Though our study focused on multiple countries and used data collected to allow extrapolation to the population level, there are limitations worth noting. First, data is cross-sectional as individuals were not followed over time, and causality between HIV and cardiovascular disease cannot be discussed. Second, diabetes and hypertension status were self-reported and based on prior diagnosis. Given the high burden of undiagnosed cardiovascular diseases in sub-Saharan Africa, this may result in under-reporting in the datset and thus low estimates in this analysis. Third, as data was collected between the years of 2010 and 2016, population level changes in prevalence of HIV, diabetes, and hypertension across these countries may have changed. Finally, results may not be generalizable to other countries and analyses should be replicated with data available from multiple cultures and contexts.
Conclusion
In conclusion, the odds of self-reported diabetes in individuals with HIV was high in Lesotho and low in Namibia, while the odds of self-reported hypertension in individuals with HIV was low across all 4 countries included in this study. Programs are needed to target individuals that need to manage multiple diseases at once and should consider increasing access to cardiovascular disease management programs for older adults, individuals with high BMI, women, and those living in urban settings.
Acknowledgements
Not applicable.
Authors’ contributions
LEE acquired data, designed the study, and participated in analysis, interpretation, and drafting of the manuscript. RJW participated in analysis and interpretation, as well as drafting of the manuscript. PM participated in interpretation of results and drafting of the manuscript. JSW participated in interpretation of results and drafting of the manuscript. JAC participated in interpretation of results and drafting of the manuscript. AZD participated in interpretation of results and drafting of the manuscript. All authors revised the manuscript for intellectual content and approved the final version to be published.
Funding
Effort for this study was partially supported by the National Institute of Diabetes and Digestive Kidney Disease (K24DK093699, R01DK118038, R01DK120861, PI: Egede), the National Institute for Minority Health and Health Disparities (R01MD013826, PI: Egede/Walker), and the American Diabetes Association (1–19-JDF-075, PI: Walker).
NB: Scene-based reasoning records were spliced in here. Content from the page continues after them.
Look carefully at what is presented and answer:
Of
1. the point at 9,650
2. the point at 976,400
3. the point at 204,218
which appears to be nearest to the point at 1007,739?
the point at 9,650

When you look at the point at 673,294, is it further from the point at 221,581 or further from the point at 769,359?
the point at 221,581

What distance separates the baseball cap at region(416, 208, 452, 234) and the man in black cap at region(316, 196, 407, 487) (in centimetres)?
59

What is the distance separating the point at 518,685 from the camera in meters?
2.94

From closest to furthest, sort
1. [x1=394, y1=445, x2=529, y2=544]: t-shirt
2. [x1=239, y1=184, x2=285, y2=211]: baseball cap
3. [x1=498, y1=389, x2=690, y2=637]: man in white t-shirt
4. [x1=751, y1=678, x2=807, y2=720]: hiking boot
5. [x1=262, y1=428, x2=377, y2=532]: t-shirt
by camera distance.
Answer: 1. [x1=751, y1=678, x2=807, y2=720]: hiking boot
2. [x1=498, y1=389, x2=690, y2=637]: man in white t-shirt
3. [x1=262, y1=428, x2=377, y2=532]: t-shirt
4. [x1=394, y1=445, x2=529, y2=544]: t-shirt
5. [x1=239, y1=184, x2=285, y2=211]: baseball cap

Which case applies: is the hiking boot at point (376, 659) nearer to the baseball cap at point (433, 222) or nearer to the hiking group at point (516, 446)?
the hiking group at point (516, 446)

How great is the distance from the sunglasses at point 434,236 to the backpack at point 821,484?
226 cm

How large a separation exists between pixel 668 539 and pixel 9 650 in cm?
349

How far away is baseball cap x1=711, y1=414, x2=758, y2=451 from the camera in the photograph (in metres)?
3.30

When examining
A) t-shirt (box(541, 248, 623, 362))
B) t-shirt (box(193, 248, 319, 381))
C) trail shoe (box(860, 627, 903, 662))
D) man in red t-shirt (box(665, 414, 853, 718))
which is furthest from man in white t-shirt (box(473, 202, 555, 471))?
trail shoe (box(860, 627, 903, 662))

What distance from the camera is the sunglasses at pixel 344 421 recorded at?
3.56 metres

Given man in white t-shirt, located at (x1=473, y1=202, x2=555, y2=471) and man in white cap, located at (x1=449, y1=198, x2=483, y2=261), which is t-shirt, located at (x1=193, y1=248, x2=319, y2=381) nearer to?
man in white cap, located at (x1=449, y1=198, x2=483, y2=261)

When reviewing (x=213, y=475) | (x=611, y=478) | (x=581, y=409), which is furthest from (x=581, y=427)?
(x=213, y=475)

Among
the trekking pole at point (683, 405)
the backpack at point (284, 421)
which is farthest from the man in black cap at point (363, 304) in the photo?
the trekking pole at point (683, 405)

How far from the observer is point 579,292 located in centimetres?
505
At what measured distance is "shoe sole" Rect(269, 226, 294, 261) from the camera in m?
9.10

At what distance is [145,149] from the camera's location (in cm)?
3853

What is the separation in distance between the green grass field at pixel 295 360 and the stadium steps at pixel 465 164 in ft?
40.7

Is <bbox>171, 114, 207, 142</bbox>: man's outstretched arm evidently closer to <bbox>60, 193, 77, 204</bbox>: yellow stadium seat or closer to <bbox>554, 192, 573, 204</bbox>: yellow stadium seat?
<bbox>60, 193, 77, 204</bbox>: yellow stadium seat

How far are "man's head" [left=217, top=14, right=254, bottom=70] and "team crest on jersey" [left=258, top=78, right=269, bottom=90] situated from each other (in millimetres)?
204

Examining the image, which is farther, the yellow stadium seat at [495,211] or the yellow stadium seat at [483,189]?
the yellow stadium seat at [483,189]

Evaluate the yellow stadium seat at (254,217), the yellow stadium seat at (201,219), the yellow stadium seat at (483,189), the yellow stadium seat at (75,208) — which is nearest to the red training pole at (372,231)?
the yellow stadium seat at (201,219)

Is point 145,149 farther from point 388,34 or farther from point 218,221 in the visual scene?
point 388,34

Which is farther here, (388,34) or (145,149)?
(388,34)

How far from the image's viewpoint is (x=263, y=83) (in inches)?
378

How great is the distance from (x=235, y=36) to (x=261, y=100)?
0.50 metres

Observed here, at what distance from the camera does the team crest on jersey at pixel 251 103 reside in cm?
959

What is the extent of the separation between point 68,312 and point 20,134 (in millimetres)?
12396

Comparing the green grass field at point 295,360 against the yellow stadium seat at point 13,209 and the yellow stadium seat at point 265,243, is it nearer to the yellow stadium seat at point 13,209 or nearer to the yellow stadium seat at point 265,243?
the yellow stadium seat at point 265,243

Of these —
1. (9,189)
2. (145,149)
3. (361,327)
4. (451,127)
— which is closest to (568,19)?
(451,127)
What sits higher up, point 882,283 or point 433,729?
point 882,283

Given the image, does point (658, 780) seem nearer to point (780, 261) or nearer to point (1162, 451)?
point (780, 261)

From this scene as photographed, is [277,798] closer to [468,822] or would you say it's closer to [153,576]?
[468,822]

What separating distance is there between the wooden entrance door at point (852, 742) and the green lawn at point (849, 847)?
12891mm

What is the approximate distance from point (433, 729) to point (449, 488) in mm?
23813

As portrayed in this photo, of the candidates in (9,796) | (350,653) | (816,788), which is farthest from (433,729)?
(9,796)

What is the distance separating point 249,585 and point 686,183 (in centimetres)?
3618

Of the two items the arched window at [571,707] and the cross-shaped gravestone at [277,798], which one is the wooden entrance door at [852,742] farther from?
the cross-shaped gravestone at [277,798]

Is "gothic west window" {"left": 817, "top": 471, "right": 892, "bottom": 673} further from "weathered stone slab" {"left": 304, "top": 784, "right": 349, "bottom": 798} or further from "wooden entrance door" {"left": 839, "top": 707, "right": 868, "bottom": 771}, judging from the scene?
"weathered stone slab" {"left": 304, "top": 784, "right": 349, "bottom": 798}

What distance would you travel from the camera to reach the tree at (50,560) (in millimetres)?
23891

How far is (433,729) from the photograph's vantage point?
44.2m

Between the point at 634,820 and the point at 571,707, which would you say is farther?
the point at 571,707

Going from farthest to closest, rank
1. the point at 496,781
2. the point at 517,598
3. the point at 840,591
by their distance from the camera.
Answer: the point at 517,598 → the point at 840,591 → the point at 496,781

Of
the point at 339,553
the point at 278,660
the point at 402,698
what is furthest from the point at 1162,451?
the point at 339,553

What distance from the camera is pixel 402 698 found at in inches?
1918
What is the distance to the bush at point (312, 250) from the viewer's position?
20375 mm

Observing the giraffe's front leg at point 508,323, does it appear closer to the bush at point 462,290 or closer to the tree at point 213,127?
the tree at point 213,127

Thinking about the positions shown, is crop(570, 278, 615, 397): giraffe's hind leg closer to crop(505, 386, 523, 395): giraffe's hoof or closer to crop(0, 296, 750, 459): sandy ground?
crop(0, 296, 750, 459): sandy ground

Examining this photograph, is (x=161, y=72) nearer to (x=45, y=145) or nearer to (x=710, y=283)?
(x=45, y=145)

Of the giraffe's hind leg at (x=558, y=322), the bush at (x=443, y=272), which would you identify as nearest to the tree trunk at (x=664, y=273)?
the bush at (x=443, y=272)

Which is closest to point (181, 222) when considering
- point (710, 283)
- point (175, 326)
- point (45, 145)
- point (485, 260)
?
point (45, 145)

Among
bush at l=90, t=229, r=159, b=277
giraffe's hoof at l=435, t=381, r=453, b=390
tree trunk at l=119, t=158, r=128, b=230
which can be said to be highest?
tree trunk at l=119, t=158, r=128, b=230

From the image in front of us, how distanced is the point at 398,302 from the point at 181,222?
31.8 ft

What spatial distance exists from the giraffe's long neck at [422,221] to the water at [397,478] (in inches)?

Availability of data and materials
The data set supporting the conclusions of this article are available through request from the Demographic and Health Survey. Registration for datasets can be completed at: https://www.dhsprogram.com/data/new-user-registration.cfm.
Declarations
Ethics approval and consent to participate
The Medical College of Wisconsin Institutional Review Board has provided exemption for publicly available data that has no identifiers, and therefore no local ethics approval was required for this study. Data is part of the Demographic and Health Surveys, which provide further details regarding initial ethical review and procedures followed to ensure informed and voluntary participation located at: https://www.dhsprogram.com/methodology/Protecting-the-Privacy-of-DHS-Survey-Respondents.cfm.
Consent for publication
Not applicable.
Competing interests
The authors declare that they have no competing interests.
Footnotes
Publisher’s Note
Springer Nature remains neutral with regard to jurisdictional claims in published maps and institutional affiliations.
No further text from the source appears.